[START]

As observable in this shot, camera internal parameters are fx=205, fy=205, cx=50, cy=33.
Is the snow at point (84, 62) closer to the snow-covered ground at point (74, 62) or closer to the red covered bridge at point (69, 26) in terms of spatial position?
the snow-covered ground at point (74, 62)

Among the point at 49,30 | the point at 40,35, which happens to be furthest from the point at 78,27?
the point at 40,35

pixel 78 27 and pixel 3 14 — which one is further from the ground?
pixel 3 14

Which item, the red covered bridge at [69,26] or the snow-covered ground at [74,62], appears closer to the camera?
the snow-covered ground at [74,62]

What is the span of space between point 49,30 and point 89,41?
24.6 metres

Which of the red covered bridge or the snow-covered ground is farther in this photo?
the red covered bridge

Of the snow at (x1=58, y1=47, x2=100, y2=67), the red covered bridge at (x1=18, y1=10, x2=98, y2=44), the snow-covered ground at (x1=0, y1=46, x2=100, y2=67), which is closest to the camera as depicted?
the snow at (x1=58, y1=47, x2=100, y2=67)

[END]

_Short problem_. Lay out the lines of the items above as a Markdown table with the columns Row and Line, from the line with "pixel 78 27" up to and including the final line, leaving out blank lines. Number each row in the Row column.

_Answer_.
| Row | Line |
|---|---|
| 1 | pixel 78 27 and pixel 3 14 — which one is further from the ground? |
| 2 | pixel 3 14 |
| 3 | Which item, the red covered bridge at [69,26] or the snow-covered ground at [74,62], appears closer to the camera? |
| 4 | the snow-covered ground at [74,62] |
| 5 | What is the span of space between point 49,30 and point 89,41? |
| 6 | 24.6 metres |
| 7 | Which of the red covered bridge or the snow-covered ground is farther in this photo? |
| 8 | the red covered bridge |
| 9 | Of the snow at (x1=58, y1=47, x2=100, y2=67), the red covered bridge at (x1=18, y1=10, x2=98, y2=44), the snow-covered ground at (x1=0, y1=46, x2=100, y2=67), which is closest to the camera as depicted? |
| 10 | the snow at (x1=58, y1=47, x2=100, y2=67) |